_Description of the task_. Print the whole listing, keeping every line exactly as given.

_Entries shown_.

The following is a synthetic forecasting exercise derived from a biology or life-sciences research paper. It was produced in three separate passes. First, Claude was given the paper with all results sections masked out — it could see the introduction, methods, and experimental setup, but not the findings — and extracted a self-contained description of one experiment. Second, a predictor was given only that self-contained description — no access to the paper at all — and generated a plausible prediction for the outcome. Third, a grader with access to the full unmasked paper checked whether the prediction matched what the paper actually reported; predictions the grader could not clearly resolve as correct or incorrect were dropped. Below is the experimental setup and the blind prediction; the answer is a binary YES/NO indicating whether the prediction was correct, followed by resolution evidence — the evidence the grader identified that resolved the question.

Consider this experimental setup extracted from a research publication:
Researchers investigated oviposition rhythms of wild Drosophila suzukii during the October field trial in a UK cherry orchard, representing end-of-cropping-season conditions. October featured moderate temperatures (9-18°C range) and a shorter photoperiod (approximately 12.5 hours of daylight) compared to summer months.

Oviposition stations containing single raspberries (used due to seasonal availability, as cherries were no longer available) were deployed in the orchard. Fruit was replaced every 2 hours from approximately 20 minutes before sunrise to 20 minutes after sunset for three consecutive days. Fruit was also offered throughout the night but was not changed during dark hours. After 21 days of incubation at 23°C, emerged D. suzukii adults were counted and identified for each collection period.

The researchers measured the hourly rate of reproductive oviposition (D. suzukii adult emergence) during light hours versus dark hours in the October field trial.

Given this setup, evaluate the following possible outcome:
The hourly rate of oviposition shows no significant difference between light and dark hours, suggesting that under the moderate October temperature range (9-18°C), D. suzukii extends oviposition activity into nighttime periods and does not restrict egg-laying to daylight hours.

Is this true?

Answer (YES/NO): NO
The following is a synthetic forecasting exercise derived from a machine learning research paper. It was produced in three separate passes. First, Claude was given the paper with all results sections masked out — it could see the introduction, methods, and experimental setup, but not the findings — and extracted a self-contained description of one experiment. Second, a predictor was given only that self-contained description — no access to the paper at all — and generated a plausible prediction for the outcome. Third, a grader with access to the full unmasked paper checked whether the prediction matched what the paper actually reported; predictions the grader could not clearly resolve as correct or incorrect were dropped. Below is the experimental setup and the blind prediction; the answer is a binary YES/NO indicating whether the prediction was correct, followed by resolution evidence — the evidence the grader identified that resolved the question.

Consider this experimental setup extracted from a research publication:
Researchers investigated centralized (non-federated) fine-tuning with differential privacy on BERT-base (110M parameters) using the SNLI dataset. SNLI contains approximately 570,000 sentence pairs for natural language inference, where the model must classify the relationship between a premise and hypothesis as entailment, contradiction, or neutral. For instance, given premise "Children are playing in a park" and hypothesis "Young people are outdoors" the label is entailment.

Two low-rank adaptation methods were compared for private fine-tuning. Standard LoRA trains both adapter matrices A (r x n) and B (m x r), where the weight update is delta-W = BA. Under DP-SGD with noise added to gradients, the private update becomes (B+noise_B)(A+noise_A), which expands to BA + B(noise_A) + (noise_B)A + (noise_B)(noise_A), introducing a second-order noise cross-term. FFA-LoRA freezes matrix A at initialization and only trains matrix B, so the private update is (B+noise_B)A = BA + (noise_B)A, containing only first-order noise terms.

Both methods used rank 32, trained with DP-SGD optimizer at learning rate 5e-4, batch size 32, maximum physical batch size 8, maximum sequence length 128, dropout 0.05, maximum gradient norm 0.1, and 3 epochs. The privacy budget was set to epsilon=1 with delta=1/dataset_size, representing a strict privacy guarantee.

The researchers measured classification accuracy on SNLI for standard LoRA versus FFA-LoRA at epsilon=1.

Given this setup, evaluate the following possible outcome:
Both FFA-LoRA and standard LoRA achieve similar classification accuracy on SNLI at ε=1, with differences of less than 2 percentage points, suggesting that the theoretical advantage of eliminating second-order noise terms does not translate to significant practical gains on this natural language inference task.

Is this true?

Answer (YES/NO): NO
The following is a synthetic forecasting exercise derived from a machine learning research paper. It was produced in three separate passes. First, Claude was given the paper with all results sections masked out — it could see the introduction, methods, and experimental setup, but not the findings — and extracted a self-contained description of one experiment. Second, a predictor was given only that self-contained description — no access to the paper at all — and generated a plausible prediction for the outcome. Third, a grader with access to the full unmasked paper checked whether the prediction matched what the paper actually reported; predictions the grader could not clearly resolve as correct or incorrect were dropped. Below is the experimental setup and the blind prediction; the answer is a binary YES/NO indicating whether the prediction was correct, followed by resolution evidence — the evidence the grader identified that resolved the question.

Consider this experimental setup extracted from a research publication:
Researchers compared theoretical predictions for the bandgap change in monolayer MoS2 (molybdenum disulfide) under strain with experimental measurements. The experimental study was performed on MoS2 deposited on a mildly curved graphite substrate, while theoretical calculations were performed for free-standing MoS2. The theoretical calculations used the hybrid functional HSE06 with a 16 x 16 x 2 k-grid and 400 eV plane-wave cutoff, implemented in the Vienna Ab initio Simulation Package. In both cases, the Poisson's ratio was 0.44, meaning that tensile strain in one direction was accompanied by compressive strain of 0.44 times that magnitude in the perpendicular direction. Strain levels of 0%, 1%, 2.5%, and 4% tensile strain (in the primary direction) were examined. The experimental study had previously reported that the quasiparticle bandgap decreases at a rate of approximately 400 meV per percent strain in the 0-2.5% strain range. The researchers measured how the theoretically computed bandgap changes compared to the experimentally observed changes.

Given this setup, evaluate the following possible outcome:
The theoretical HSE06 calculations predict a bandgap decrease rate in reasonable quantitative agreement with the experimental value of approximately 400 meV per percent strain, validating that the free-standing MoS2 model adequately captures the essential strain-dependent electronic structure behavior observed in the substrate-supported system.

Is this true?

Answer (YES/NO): NO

_Task answer_.
The following is a synthetic forecasting exercise derived from a biology or life-sciences research paper. It was produced in three separate passes. First, Claude was given the paper with all results sections masked out — it could see the introduction, methods, and experimental setup, but not the findings — and extracted a self-contained description of one experiment. Second, a predictor was given only that self-contained description — no access to the paper at all — and generated a plausible prediction for the outcome. Third, a grader with access to the full unmasked paper checked whether the prediction matched what the paper actually reported; predictions the grader could not clearly resolve as correct or incorrect were dropped. Below is the experimental setup and the blind prediction; the answer is a binary YES/NO indicating whether the prediction was correct, followed by resolution evidence — the evidence the grader identified that resolved the question.

Consider this experimental setup extracted from a research publication:
Researchers investigated oviposition rhythms of wild Drosophila suzukii during the October field trial in a UK cherry orchard, representing end-of-cropping-season conditions. October featured moderate temperatures (9-18°C range) and a shorter photoperiod (approximately 12.5 hours of daylight) compared to summer months.

Oviposition stations containing single raspberries (used due to seasonal availability, as cherries were no longer available) were deployed in the orchard. Fruit was replaced every 2 hours from approximately 20 minutes before sunrise to 20 minutes after sunset for three consecutive days. Fruit was also offered throughout the night but was not changed during dark hours. After 21 days of incubation at 23°C, emerged D. suzukii adults were counted and identified for each collection period.

The researchers measured the hourly rate of reproductive oviposition (D. suzukii adult emergence) during light hours versus dark hours in the October field trial.

Given this setup, evaluate the following possible outcome:
The hourly rate of oviposition shows no significant difference between light and dark hours, suggesting that under the moderate October temperature range (9-18°C), D. suzukii extends oviposition activity into nighttime periods and does not restrict egg-laying to daylight hours.

Is this true?

Answer (YES/NO): NO
The following is a synthetic forecasting exercise derived from a machine learning research paper. It was produced in three separate passes. First, Claude was given the paper with all results sections masked out — it could see the introduction, methods, and experimental setup, but not the findings — and extracted a self-contained description of one experiment. Second, a predictor was given only that self-contained description — no access to the paper at all — and generated a plausible prediction for the outcome. Third, a grader with access to the full unmasked paper checked whether the prediction matched what the paper actually reported; predictions the grader could not clearly resolve as correct or incorrect were dropped. Below is the experimental setup and the blind prediction; the answer is a binary YES/NO indicating whether the prediction was correct, followed by resolution evidence — the evidence the grader identified that resolved the question.

Consider this experimental setup extracted from a research publication:
Researchers investigated centralized (non-federated) fine-tuning with differential privacy on BERT-base (110M parameters) using the SNLI dataset. SNLI contains approximately 570,000 sentence pairs for natural language inference, where the model must classify the relationship between a premise and hypothesis as entailment, contradiction, or neutral. For instance, given premise "Children are playing in a park" and hypothesis "Young people are outdoors" the label is entailment.

Two low-rank adaptation methods were compared for private fine-tuning. Standard LoRA trains both adapter matrices A (r x n) and B (m x r), where the weight update is delta-W = BA. Under DP-SGD with noise added to gradients, the private update becomes (B+noise_B)(A+noise_A), which expands to BA + B(noise_A) + (noise_B)A + (noise_B)(noise_A), introducing a second-order noise cross-term. FFA-LoRA freezes matrix A at initialization and only trains matrix B, so the private update is (B+noise_B)A = BA + (noise_B)A, containing only first-order noise terms.

Both methods used rank 32, trained with DP-SGD optimizer at learning rate 5e-4, batch size 32, maximum physical batch size 8, maximum sequence length 128, dropout 0.05, maximum gradient norm 0.1, and 3 epochs. The privacy budget was set to epsilon=1 with delta=1/dataset_size, representing a strict privacy guarantee.

The researchers measured classification accuracy on SNLI for standard LoRA versus FFA-LoRA at epsilon=1.

Given this setup, evaluate the following possible outcome:
Both FFA-LoRA and standard LoRA achieve similar classification accuracy on SNLI at ε=1, with differences of less than 2 percentage points, suggesting that the theoretical advantage of eliminating second-order noise terms does not translate to significant practical gains on this natural language inference task.

Is this true?

Answer (YES/NO): NO
The following is a synthetic forecasting exercise derived from a machine learning research paper. It was produced in three separate passes. First, Claude was given the paper with all results sections masked out — it could see the introduction, methods, and experimental setup, but not the findings — and extracted a self-contained description of one experiment. Second, a predictor was given only that self-contained description — no access to the paper at all — and generated a plausible prediction for the outcome. Third, a grader with access to the full unmasked paper checked whether the prediction matched what the paper actually reported; predictions the grader could not clearly resolve as correct or incorrect were dropped. Below is the experimental setup and the blind prediction; the answer is a binary YES/NO indicating whether the prediction was correct, followed by resolution evidence — the evidence the grader identified that resolved the question.

Consider this experimental setup extracted from a research publication:
Researchers compared theoretical predictions for the bandgap change in monolayer MoS2 (molybdenum disulfide) under strain with experimental measurements. The experimental study was performed on MoS2 deposited on a mildly curved graphite substrate, while theoretical calculations were performed for free-standing MoS2. The theoretical calculations used the hybrid functional HSE06 with a 16 x 16 x 2 k-grid and 400 eV plane-wave cutoff, implemented in the Vienna Ab initio Simulation Package. In both cases, the Poisson's ratio was 0.44, meaning that tensile strain in one direction was accompanied by compressive strain of 0.44 times that magnitude in the perpendicular direction. Strain levels of 0%, 1%, 2.5%, and 4% tensile strain (in the primary direction) were examined. The experimental study had previously reported that the quasiparticle bandgap decreases at a rate of approximately 400 meV per percent strain in the 0-2.5% strain range. The researchers measured how the theoretically computed bandgap changes compared to the experimentally observed changes.

Given this setup, evaluate the following possible outcome:
The theoretical HSE06 calculations predict a bandgap decrease rate in reasonable quantitative agreement with the experimental value of approximately 400 meV per percent strain, validating that the free-standing MoS2 model adequately captures the essential strain-dependent electronic structure behavior observed in the substrate-supported system.

Is this true?

Answer (YES/NO): NO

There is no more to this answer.